> _TEXT_
Segment Open

Sports A Field

Deer of the Desert Southwest

– by

Hunting the elusive Coues and Carmen Mountain whitetails.

It’s early February and I’m in northern Mexico, one of the best places on Earth in late winter. Mornings are brisk, midday sunny and pleasant under a cloudless sky, bright campfire at night. I’m hunting Coues whitetail, the grey ghost of southern Arizona and northwest Mexico. I’ve been at it for three days, haven’t seen a good buck yet. Maybe I will, maybe I won’t, really don’t care. Love the desert mountains this time of year, and these tricky little deer are one of my all-time favorite pursuits.

Like so many of my generation, I first read about them in Jack O’Connor’s Game in the Desert(Derrydale Press, 1939). The Professor made hunting these crafty little deer sound like so much fun. Today we mostly hunt Coues deer by painstaking glassing. In O’Connor’s Arizona days, they were more commonly hunted by riding horseback through good habitat, jumping deer, and bailing off the horse to get a shot. Late in his life, I was fortunate to know great Coues deer hunter George W. Parker. Between 1926 and 1969, Parker put an amazing seven Coues bucks into B&C’s all-time book. George described his early Coues deer hunting just like O’Connor: Jump-shooting from horseback. I don’t know if there were more deer back then, but I’m sure the shooting was even more difficult than they described. Especially since much of their hunting was with iron sights.

Jack O’Connor with a nice Coues whitetail, circa 1930s. O’Connor’s writing brought some of the first notoriety to Coues deer hunting. Note that his rifle wears iron sights…that was some tough shooting.

I first hunted Coues deer in the fall of 1978, with Marvin and Warner Glenn out of Douglas, Arizona. Marvin is gone, but the Glenn family is still famous for their sturdy riding mules. Although the Glenns did plenty of glassing, I got my first Coues whitetail just as Parker and O’Connor described. Late in the hunt, we were riding up toward a saddle, Marvin in the lead, when he jumped some deer and vaulted off his mule. I hustled, got a quick shot at a nice buck just as he topped out. I rushed the shot, didn’t hit him well, but we caught him moving around a bowl over the rim and I got in a finisher.

I did more hunts with the Glenns, then studied post-graduate Coues deer glassing under great Arizona hunter Duwane Adams. I loved the Arizona hunting, was usually successful…when I drew. Not drawing drove me to Mexico, often with Kirk Kelso. Several times in Chihuahua, more frequently Sonora. The B&C book suggests that the biggest bucks come from Arizona. Probably true, but Arizona is mostly public land and hunting pressure is greater. I’ve never had huge trouble finding Coues deer in Arizona, including recently on BLM land adjoining son-in-law’s ranch north of Phoenix. However, in Mexico, legal nonresident hunting is on private (or communal/tribal) land. Success is higher, average size better, although Arizona’s top end bucks are probably bigger. Whatever, I love to hunt in northern Mexico. Like the feel of the remote ranchos, love the home-cooked Mexican fare, enjoy the people (I wish my Spanish was better).

Segment Closed

> _YOUR TASKS_
A – Extract the passage of the Coues deer article from "It’s early February" to "all-time favorite pursuits.".
B – In two sentences, summarize the Coues deer article.
C – Name every person in the Coues deer article who is identified by name.

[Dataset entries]
Segment Open

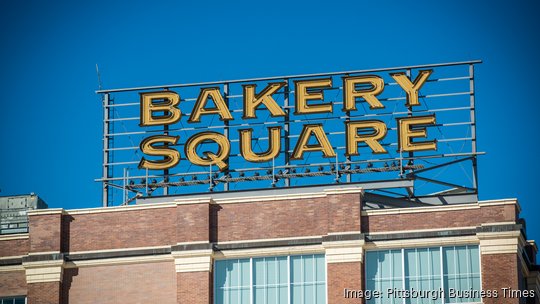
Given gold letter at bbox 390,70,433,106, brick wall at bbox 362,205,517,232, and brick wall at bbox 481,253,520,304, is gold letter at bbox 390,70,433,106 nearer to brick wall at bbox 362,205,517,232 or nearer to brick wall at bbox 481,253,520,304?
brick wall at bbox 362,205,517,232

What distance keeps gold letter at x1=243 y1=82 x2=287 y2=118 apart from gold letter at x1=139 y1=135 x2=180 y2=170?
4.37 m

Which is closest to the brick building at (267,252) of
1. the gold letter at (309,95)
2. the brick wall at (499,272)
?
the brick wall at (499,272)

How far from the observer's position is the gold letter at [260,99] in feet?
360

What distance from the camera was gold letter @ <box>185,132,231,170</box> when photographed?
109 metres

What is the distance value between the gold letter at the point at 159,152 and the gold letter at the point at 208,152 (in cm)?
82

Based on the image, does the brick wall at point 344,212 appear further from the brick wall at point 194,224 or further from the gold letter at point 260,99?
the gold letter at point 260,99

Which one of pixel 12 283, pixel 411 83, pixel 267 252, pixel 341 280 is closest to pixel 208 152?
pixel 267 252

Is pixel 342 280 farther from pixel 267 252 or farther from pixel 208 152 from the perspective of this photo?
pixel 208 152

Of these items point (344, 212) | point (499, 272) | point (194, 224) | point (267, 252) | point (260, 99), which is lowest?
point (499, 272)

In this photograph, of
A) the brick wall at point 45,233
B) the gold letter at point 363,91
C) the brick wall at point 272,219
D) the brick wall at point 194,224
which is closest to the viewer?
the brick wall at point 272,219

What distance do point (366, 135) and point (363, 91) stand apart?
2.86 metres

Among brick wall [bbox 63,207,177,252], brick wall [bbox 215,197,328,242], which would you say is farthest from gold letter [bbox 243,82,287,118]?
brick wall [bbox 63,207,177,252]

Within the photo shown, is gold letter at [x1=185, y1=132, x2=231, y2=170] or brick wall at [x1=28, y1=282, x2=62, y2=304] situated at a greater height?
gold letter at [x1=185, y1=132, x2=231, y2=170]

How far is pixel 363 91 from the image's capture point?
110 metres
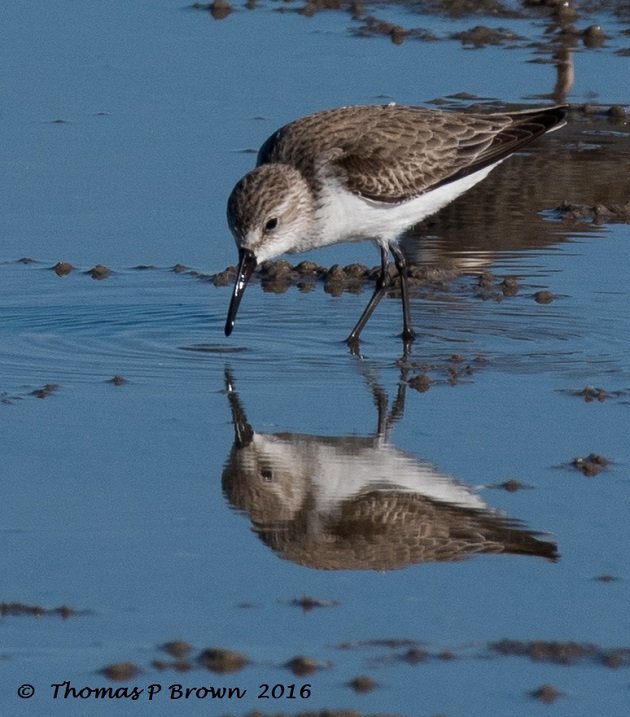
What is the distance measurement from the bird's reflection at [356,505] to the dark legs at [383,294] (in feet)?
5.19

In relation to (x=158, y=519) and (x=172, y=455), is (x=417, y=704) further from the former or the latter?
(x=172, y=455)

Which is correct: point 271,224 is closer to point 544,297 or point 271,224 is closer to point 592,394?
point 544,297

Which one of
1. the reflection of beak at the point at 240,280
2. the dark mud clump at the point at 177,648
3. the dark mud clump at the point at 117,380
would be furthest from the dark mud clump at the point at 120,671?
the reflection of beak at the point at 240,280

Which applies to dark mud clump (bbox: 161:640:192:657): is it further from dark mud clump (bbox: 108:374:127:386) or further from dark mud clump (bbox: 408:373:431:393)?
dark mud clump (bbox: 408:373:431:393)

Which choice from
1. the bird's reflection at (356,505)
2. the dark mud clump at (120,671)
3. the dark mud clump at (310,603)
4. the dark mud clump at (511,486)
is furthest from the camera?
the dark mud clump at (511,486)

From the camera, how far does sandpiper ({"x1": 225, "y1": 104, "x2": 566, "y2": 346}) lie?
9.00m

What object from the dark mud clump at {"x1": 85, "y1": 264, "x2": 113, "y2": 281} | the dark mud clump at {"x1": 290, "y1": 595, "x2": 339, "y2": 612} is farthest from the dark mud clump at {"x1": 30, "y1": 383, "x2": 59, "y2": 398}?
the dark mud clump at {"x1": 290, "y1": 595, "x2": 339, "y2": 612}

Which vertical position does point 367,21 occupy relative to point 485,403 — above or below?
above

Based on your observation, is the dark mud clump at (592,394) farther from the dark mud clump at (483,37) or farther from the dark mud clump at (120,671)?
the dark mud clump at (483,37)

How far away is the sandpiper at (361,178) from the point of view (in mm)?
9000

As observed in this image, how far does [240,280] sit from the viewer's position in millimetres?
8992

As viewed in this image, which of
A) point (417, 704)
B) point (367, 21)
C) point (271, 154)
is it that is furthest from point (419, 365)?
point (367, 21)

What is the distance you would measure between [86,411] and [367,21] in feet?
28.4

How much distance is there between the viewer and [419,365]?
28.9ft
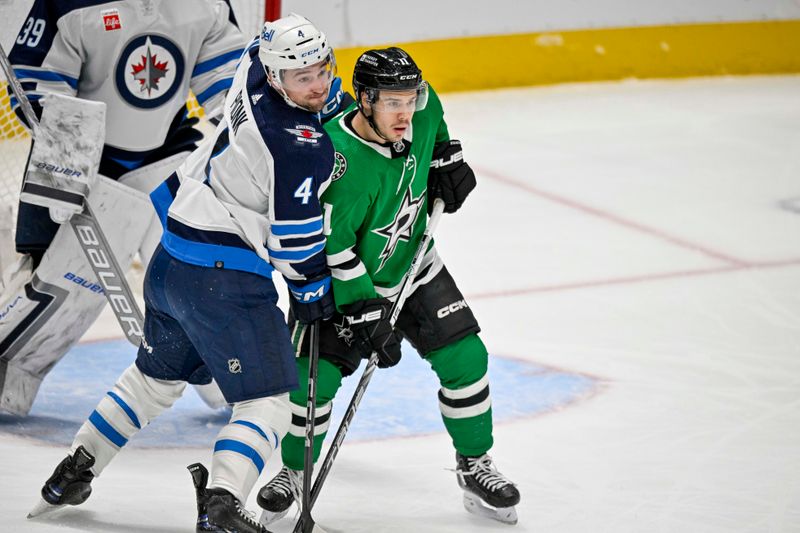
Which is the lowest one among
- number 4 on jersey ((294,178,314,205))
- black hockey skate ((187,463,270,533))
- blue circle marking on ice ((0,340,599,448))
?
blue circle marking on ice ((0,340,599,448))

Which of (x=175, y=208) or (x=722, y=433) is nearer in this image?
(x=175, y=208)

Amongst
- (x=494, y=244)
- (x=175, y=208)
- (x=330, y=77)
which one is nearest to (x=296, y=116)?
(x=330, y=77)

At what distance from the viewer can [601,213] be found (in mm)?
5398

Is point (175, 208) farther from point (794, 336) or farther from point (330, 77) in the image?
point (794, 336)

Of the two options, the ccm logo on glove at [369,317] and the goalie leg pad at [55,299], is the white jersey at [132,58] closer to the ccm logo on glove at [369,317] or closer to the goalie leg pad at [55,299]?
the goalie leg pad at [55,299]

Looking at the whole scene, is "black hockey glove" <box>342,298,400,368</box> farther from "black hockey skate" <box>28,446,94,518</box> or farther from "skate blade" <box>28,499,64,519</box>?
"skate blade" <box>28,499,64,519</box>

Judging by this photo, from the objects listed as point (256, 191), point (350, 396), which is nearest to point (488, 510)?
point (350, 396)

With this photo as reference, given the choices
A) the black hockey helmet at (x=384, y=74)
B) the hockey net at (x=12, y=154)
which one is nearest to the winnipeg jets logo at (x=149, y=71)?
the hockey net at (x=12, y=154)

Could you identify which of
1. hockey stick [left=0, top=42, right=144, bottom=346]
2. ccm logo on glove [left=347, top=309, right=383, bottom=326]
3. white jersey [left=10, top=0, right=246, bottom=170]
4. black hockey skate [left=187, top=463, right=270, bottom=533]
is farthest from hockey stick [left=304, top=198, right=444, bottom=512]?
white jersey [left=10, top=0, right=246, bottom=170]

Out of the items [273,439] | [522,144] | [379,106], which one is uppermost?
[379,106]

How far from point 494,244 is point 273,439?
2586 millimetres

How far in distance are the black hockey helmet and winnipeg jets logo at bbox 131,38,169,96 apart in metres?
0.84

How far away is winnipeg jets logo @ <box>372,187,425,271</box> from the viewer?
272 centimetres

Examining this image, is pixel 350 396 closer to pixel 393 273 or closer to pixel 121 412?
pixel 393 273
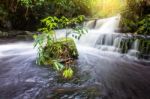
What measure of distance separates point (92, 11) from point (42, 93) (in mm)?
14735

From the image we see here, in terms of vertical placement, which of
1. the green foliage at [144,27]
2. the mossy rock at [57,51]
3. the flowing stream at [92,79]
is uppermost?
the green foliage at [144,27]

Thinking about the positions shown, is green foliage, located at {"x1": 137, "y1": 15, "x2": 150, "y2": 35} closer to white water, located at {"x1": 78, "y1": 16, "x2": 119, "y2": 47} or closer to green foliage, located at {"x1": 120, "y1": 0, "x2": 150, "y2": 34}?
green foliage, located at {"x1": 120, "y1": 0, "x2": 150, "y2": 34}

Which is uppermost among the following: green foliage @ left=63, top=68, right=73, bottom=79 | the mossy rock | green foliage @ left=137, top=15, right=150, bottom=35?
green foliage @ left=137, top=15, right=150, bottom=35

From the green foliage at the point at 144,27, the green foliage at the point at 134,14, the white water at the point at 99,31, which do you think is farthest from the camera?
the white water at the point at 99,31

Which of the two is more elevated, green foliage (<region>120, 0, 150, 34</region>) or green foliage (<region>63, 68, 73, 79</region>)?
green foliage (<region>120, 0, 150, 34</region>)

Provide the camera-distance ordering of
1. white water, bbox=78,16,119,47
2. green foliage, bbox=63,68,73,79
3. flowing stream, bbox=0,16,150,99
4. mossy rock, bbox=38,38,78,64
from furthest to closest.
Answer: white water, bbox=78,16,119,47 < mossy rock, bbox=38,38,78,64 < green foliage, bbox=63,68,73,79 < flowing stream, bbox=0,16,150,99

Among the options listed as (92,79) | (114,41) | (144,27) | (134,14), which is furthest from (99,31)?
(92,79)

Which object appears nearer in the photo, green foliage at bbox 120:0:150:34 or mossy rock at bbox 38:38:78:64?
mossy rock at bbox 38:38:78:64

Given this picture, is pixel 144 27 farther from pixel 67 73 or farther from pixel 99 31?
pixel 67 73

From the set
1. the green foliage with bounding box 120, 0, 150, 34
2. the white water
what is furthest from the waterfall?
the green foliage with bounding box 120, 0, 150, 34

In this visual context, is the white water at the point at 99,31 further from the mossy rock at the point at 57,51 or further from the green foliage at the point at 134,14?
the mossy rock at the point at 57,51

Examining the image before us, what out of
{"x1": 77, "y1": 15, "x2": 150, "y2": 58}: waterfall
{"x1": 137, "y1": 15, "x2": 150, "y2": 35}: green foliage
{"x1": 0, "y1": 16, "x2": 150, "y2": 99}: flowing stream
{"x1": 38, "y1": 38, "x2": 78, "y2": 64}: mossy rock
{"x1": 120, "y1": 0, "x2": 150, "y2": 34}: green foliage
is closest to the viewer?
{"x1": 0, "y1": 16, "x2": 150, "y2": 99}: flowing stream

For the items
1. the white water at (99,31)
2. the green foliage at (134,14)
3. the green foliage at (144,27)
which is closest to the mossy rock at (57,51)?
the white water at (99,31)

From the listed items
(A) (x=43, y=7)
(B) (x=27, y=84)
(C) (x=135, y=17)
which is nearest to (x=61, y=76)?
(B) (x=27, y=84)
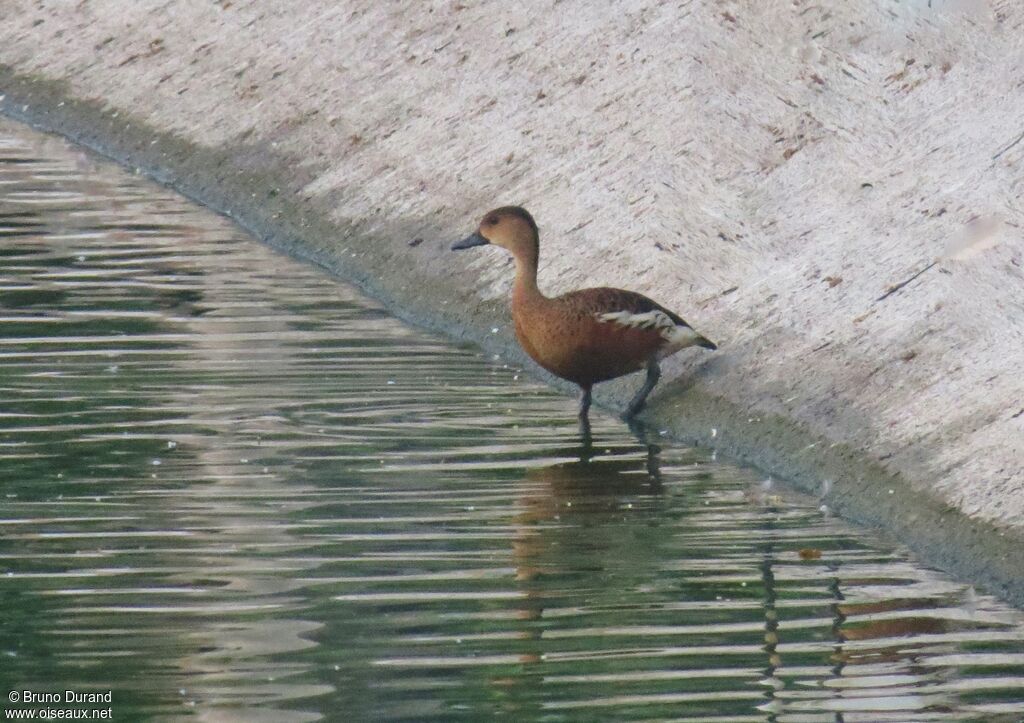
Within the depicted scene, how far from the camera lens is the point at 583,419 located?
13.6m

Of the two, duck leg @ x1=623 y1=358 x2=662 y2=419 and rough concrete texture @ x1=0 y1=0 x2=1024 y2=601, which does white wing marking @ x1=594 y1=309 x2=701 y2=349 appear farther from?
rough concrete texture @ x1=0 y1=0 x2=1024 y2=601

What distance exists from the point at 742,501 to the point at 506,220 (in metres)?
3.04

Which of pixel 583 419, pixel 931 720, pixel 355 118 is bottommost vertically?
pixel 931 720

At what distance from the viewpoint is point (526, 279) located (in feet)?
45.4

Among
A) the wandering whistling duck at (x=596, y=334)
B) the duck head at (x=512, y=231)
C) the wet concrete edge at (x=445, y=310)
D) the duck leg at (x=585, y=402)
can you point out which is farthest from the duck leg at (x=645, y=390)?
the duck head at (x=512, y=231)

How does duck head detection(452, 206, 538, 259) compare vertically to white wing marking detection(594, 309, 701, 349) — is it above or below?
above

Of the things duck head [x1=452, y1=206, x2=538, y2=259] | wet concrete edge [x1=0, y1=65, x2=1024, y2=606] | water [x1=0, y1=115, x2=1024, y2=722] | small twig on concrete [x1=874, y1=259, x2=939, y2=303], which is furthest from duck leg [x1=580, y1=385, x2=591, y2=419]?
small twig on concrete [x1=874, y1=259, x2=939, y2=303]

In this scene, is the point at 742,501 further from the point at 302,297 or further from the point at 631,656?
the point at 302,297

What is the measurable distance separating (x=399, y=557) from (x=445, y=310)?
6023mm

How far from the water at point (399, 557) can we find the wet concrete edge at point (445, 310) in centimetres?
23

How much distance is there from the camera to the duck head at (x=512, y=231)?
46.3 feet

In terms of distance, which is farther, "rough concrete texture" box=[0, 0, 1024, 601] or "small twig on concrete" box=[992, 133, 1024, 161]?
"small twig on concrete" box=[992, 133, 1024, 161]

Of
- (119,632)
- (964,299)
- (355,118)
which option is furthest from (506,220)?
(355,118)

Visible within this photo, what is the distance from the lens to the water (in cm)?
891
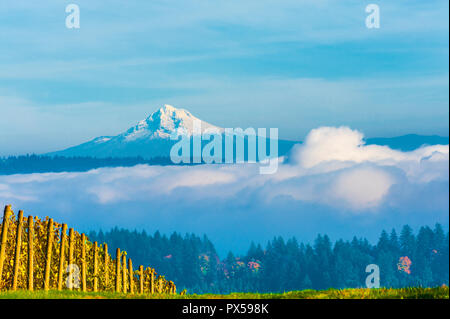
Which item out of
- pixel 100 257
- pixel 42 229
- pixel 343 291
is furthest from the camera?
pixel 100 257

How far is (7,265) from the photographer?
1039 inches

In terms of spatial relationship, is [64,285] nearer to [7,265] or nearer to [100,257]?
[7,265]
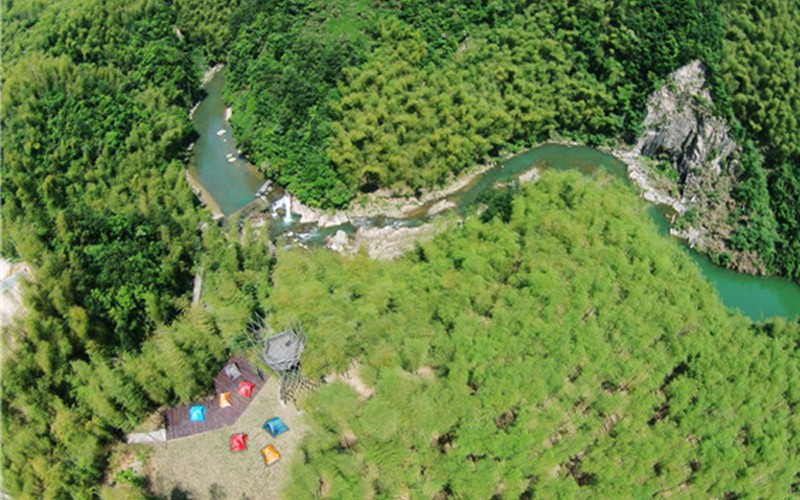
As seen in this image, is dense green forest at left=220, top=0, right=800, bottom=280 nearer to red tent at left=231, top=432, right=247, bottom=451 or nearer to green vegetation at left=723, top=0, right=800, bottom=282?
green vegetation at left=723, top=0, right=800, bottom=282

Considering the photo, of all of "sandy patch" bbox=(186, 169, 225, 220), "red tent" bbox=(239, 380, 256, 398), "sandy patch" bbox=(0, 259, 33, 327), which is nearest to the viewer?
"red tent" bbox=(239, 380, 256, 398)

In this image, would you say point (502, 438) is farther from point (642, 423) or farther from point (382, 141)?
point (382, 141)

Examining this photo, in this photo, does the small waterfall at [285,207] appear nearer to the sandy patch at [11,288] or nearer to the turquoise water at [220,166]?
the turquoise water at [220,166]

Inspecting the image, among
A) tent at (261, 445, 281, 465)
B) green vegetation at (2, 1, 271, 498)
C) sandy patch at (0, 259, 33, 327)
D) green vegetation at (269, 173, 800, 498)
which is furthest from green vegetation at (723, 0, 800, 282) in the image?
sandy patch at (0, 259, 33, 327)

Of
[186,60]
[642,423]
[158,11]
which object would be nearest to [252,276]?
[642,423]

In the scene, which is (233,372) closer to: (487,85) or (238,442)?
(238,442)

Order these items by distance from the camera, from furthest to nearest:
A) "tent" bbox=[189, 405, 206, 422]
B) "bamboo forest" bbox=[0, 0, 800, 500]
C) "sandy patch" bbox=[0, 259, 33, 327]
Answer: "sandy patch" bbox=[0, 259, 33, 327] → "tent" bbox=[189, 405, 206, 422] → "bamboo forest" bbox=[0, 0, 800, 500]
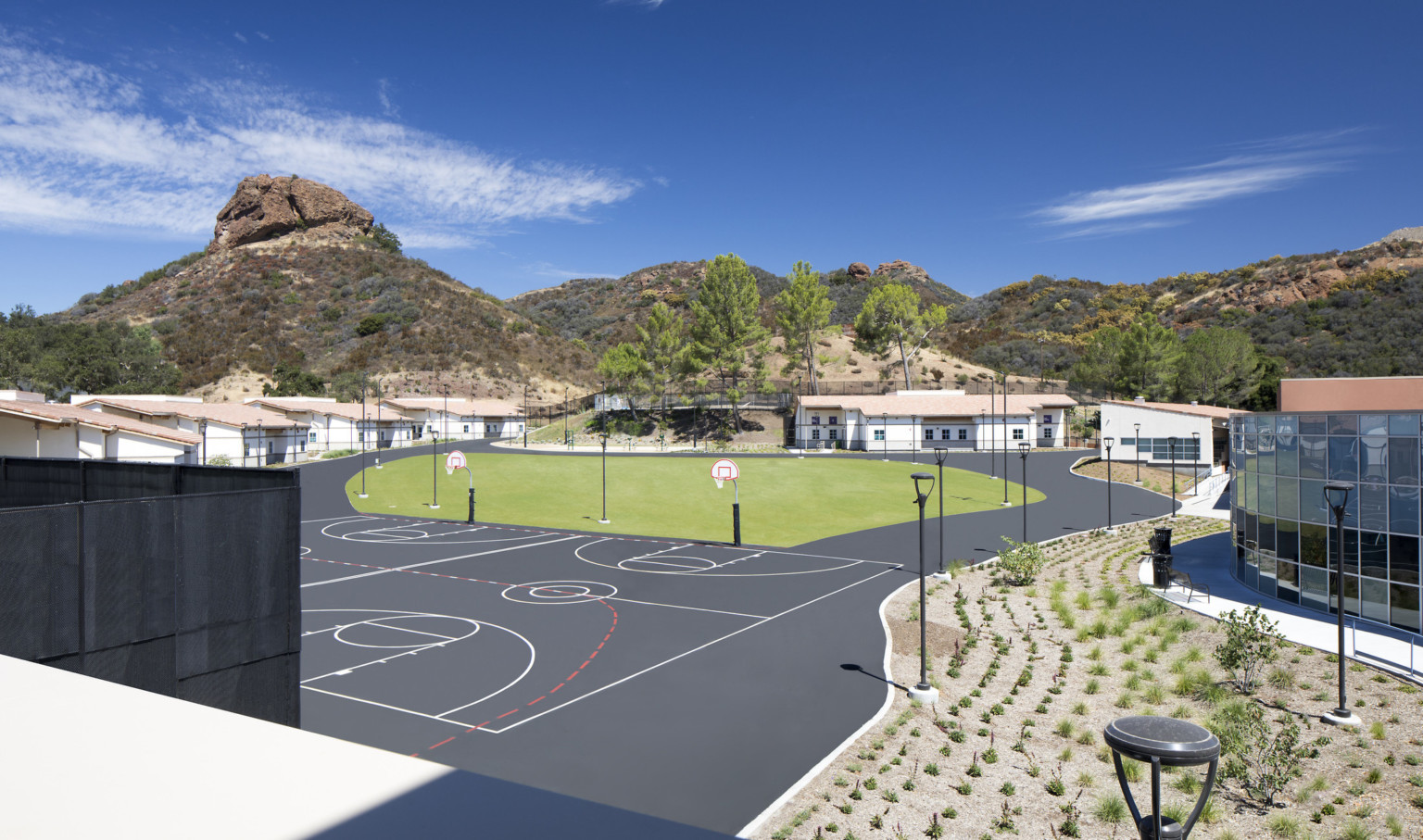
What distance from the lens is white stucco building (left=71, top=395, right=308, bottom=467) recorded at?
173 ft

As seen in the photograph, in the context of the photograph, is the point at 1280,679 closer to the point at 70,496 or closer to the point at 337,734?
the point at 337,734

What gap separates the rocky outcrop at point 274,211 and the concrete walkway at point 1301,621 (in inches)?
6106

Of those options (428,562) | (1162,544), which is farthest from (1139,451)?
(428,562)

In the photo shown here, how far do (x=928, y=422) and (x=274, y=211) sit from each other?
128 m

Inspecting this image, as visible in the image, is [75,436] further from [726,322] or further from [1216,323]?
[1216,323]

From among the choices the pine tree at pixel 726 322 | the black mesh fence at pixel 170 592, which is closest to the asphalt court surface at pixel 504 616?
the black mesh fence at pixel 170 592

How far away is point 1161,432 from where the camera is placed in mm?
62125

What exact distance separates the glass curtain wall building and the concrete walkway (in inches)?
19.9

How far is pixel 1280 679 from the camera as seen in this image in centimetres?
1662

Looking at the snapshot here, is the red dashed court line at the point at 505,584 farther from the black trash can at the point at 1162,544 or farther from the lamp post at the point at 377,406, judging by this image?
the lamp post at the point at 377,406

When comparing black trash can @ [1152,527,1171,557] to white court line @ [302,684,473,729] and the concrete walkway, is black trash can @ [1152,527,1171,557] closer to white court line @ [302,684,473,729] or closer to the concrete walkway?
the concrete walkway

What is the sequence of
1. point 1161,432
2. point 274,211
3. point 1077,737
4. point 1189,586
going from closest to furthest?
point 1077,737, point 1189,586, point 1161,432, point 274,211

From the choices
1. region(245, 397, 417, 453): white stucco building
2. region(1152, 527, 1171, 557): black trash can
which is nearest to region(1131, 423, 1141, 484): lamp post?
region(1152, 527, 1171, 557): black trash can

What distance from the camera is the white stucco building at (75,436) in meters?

Segment Closed

> _EXERCISE RESULTS_
A –
It’s early February and I’m in northern Mexico, one of the best places on Earth in late winter. Mornings are brisk, midday sunny and pleasant under a cloudless sky, bright campfire at night. I’m hunting Coues whitetail, the grey ghost of southern Arizona and northwest Mexico. I’ve been at it for three days, haven’t seen a good buck yet. Maybe I will, maybe I won’t, really don’t care. Love the desert mountains this time of year, and these tricky little deer are one of my all-time favorite pursuits.

B – While hunting Coues whitetail in northern Mexico in early February, the writer recalls first reading about these deer in Jack O'Connor's Game in the Desert and notes that O'Connor and George W. Parker jump-shot them from horseback, whereas today they are mostly hunted by painstaking glassing. After taking a first Coues buck with the Glenns in Arizona in 1978 and later studying glassing under Duwane Adams, the writer turned to Mexico when Arizona draws failed; there, hunting is on private land, with higher success and better average size, though Arizona's top-end bucks are probably bigger.

C – Jack O'Connor, George W. Parker, Marvin Glenn, Warner Glenn, Duwane Adams, Kirk Kelso